Creative community resisting CALM
“The audio post houses don’t seem to have their hands around this yet,” said Wayne Dykes, CEO of SpotGenie, a digital advertising delivery service in Atlanta, GA. “We get spots quite frequently that are not compliant with the CALM Act, and we either try to auto-fix them ourselves or, if time permits, we kick it back. But if we’re up against an airdate, we have to fix it ourselves, which brings up a number of creative issues.”
Indeed, the creative part of the commercial industry has balked at having any elements of their ads regulated by the government. Before President Obama signed the CALM Act into law (in 2010), the ad community lobbied against mandated audio levels. Apparently, creatives are not good at adhering to rules.
“I know the deadline has come and past for the CALM Act to be enforced, but we still see some people dragging their heels and not doing anything differently,” Dykes said. “You have to remember that the audio post house is trying to impress their client in the mixing suite, so the higher level is key to a good listening experience. Once the client approves the spot, the post house feels its job is done and sends it along down the chain for someone else to worry about.”
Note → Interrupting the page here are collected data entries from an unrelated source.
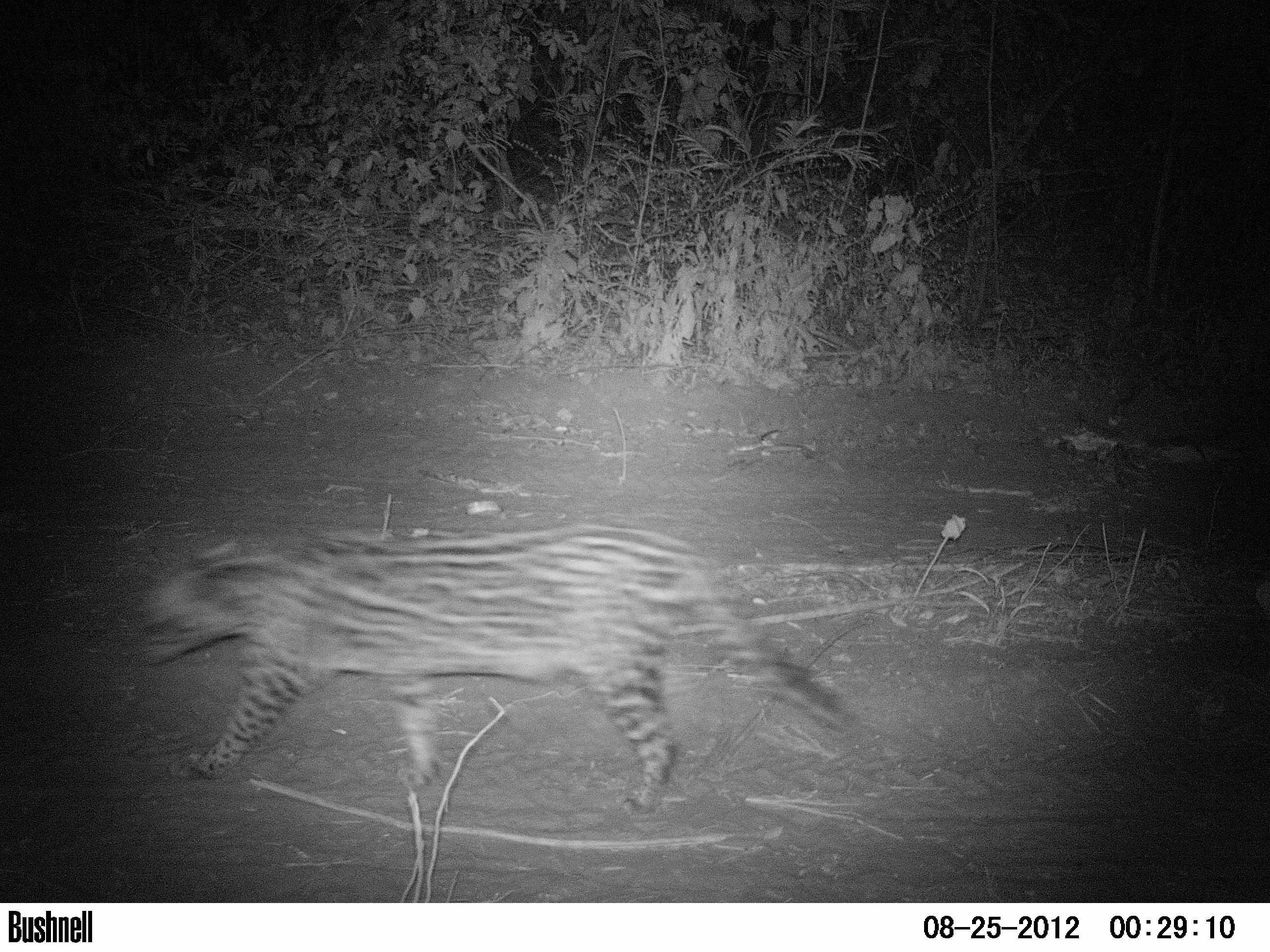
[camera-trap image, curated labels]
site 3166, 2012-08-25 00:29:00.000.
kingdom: Animalia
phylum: Chordata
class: Mammalia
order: Carnivora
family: Felidae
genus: Leopardus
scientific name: Leopardus pardalis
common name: ocelot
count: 1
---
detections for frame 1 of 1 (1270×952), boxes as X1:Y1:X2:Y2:
leopardus pardalis: 133:523:856:814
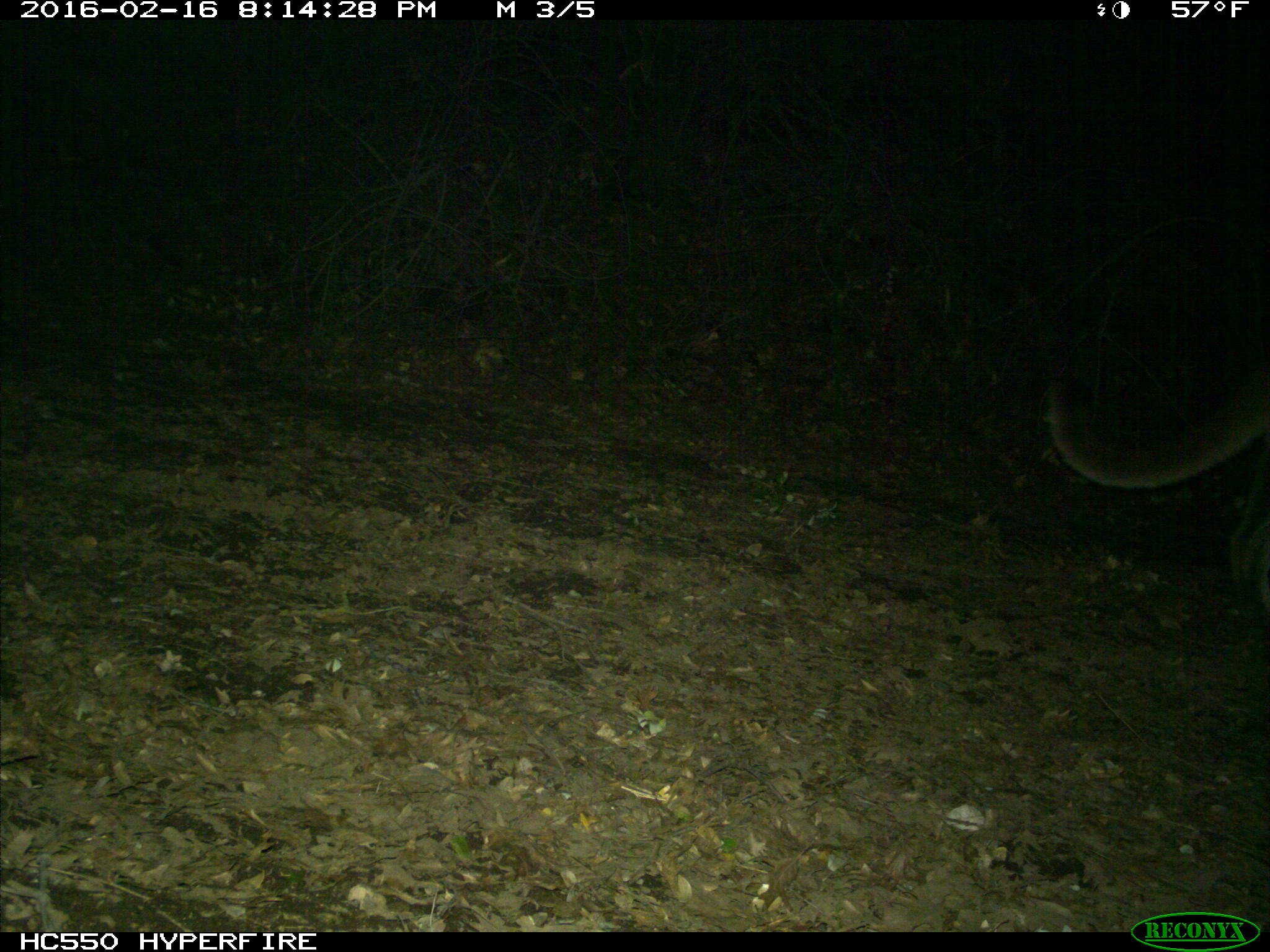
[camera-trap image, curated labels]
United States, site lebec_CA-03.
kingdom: Animalia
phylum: Chordata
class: Mammalia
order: Carnivora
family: Felidae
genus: Puma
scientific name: Puma concolor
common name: mountain lion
Passing the buck appears to be the prevailing strategy, since the FCC has stated that the entity that delivers the spot is the one that will be fined if viewers complain. If professional mixers are following the -10db spec that the industry has always adhered to, it can easily be fixed to comply with the -24 LKFS spec mandated as part of the CALM Act. Yet Dykes said he regularly sees local and national spot audio levels a lot higher than that.
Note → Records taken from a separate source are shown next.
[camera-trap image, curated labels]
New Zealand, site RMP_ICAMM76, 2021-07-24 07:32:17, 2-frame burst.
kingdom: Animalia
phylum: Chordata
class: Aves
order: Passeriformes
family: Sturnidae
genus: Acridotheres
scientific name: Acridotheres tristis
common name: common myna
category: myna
“I think producers are starting to understand that if their levels are way out of spec, someone along the broadcast chain is going to squash that audio to make it compliant, and that compromises the integrity of that ad,” said Robert Haskitt, chief marketing officer at Extreme Reach, a web and TV advertising delivery, management and measurement company based in Needham, Mass. “No one wants to risk a fine by the government. So, what we would prefer is to have a conversation with a broadcaster to make sure everyone’s goals are met. We never want to miss an air date because the audio level is too high.”
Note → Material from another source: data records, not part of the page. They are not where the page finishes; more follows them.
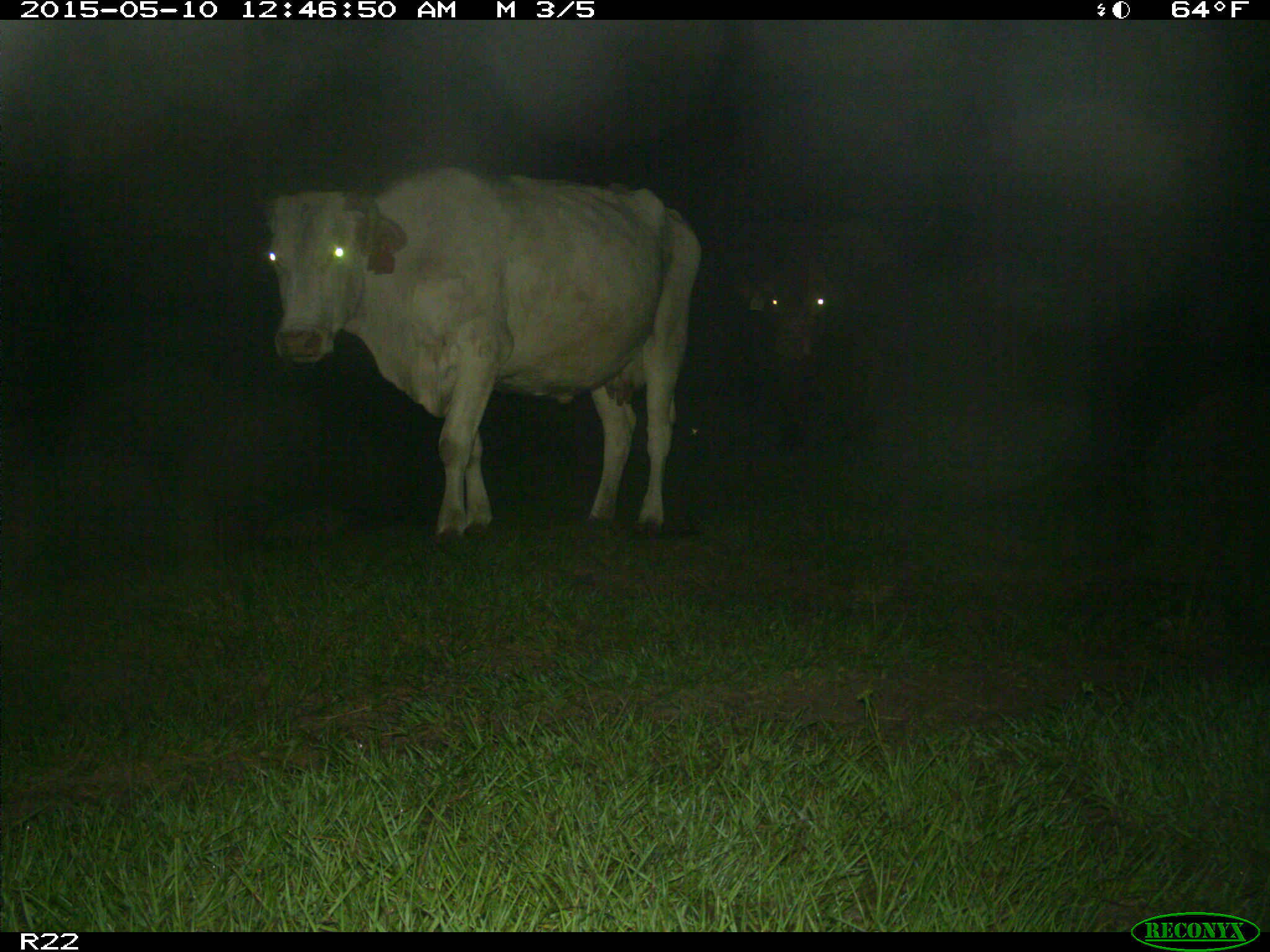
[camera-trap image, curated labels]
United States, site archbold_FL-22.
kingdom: Animalia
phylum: Chordata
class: Mammalia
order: Artiodactyla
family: Bovidae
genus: Bos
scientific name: Bos taurus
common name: domestic cow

Extreme Reach regularly works with more than 1000 post-production houses around the country and finds audio levels are all over the place. At this point, Haskitt said, most are compliant, but 15 to 20 percent need some type of audio fix. Some ads go directly from an editor’s workstation at a post house to a cloud-based server operated by Extreme Reach and then on to the final broadcast outlet. This can happen within minutes. Other times, an ad has to be remixed, which takes extra time and money.